The plateau isn't a failure of the underlying models. It's a failure of the interaction pattern. A copilot operates at the level of the individual keystroke or question. A colleague operates at the level of the workflow. Bits&Chips framed it well in its April 2026 essay "From copilot to colleague": "A copilot operates at the level of the individual interaction, while an agent operates at the level of the workflow. Which matters, because in most organizations the bottleneck isn't the individual task. It's the coordination between tasks."
That's the shift enterprises are trying to make now. Unevenly, imperfectly, and at meaningful scale.
The autonomy spectrum
"Agent" has become a marketing word, so let's get concrete. There are four distinct levels of AI autonomy, and most of the disappointment in 2025 and 2026 came from confusing one for another.
Level 1: copilot
Suggests. Asks permission. Stays on your screen. GitHub Copilot's autocomplete is the archetype. Value is measured in keystrokes saved.
Level 2: assistant
Answers questions and composes artifacts on request. ChatGPT, Claude in a browser, Microsoft 365 Copilot's chat panel. Value is measured in draft quality and context synthesis.
Level 3: agent
Accepts a goal, plans a sequence of steps, executes across tools, reports back. Claude Code scanning a repo and opening a PR. ChatGPT's Deep Research running 20 minutes of searches and returning a cited report. Anthropic documented a Claude instance completing a 7-hour autonomous engineering task for Rakuten. Value is measured in workflows completed per human hour spent.
Level 4: colleague
An agent that operates inside your existing permission model, participates in your team's communication channels, holds context across days and weeks, and is accountable to the same audit trail as a human employee. This is the frontier.

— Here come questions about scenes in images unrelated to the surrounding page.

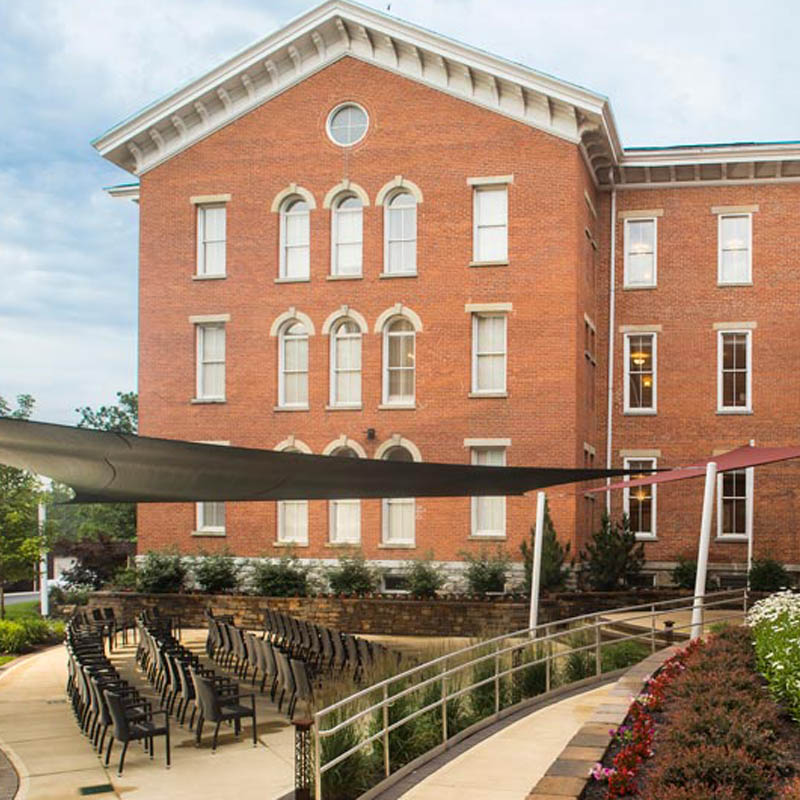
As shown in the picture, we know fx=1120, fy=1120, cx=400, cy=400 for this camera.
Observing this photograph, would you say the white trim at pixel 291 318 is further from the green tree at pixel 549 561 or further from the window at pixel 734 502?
the window at pixel 734 502

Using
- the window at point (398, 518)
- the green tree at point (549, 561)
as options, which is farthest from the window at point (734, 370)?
the window at point (398, 518)

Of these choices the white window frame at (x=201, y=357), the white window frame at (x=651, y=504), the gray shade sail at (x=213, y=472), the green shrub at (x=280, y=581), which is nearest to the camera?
the gray shade sail at (x=213, y=472)

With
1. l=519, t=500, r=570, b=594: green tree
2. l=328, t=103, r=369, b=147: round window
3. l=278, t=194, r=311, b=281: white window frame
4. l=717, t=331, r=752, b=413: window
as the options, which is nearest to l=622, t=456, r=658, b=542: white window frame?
l=717, t=331, r=752, b=413: window

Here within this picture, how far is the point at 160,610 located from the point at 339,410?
626 cm

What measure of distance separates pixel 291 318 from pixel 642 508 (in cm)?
998

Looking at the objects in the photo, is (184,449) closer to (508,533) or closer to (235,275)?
(508,533)

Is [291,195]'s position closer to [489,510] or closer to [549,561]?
[489,510]

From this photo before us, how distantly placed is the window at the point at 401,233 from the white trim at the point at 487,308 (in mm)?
1840

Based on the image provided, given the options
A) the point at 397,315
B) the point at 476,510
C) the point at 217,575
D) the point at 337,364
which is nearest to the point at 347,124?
the point at 397,315

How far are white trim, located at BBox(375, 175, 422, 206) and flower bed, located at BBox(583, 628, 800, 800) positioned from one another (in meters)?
17.7

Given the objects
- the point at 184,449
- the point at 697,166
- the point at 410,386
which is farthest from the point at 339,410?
the point at 184,449

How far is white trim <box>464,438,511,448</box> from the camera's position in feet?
84.9

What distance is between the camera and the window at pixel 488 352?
26328mm

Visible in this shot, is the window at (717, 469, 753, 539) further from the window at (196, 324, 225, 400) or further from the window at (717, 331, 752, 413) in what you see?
the window at (196, 324, 225, 400)
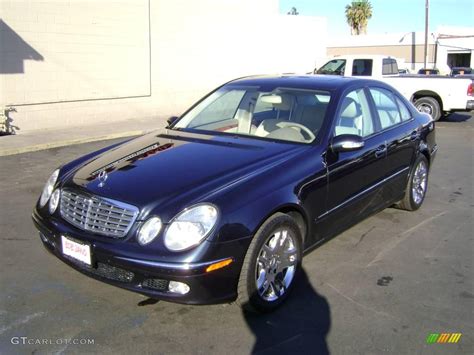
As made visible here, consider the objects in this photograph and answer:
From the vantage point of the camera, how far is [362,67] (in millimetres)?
14539

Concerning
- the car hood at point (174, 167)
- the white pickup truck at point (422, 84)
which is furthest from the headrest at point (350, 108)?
the white pickup truck at point (422, 84)

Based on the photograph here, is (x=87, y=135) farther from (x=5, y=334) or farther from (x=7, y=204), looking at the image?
(x=5, y=334)

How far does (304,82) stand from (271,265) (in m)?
2.05

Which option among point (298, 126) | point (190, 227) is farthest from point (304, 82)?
point (190, 227)

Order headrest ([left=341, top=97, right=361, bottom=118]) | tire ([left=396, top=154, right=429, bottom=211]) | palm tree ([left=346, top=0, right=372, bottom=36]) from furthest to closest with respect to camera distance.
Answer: palm tree ([left=346, top=0, right=372, bottom=36]) → tire ([left=396, top=154, right=429, bottom=211]) → headrest ([left=341, top=97, right=361, bottom=118])

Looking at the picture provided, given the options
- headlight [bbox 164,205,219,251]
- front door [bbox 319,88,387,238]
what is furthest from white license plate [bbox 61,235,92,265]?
front door [bbox 319,88,387,238]

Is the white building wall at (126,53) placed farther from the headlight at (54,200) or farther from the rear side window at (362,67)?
the headlight at (54,200)

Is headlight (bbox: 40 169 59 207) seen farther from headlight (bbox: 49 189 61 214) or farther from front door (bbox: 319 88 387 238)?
front door (bbox: 319 88 387 238)

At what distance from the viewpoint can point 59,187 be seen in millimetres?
3678

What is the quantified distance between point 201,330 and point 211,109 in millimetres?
Result: 2447

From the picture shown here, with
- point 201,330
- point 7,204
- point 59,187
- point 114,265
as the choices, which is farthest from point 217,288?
point 7,204

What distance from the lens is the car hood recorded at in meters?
3.24

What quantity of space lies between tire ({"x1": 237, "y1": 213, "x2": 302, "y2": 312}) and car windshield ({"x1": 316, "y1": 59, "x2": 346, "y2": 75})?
466 inches

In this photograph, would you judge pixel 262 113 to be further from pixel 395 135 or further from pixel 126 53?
pixel 126 53
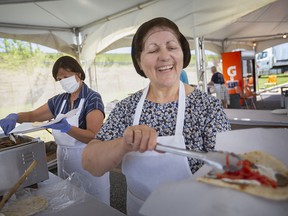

Reddit's r/ChatGPT community surfaced a pragmatic test for telling these levels apart, paraphrased: does the thing take initiative, or does it wait for every instruction? Does it handle unexpected situations, or does it crash and make you re-prompt? Does it remember context across a multi-step task, or do you have to repeat yourself? Most products marketed as "AI agents" in 2025 failed every one of those questions. The ones that passed are what people mean now when they say "colleague."
Computer use vs skills: why the plumbing matters
A colleague-grade AI needs to act in the world. There are two architectural approaches to that, and they carry very different risk profiles.
Computer use
The AI drives a simulated mouse and keyboard. It literally sees a screen and clicks buttons. Anthropic shipped Computer Use in late 2024, and OpenAI's Operator followed. The appeal is universality: any software with a GUI becomes addressable.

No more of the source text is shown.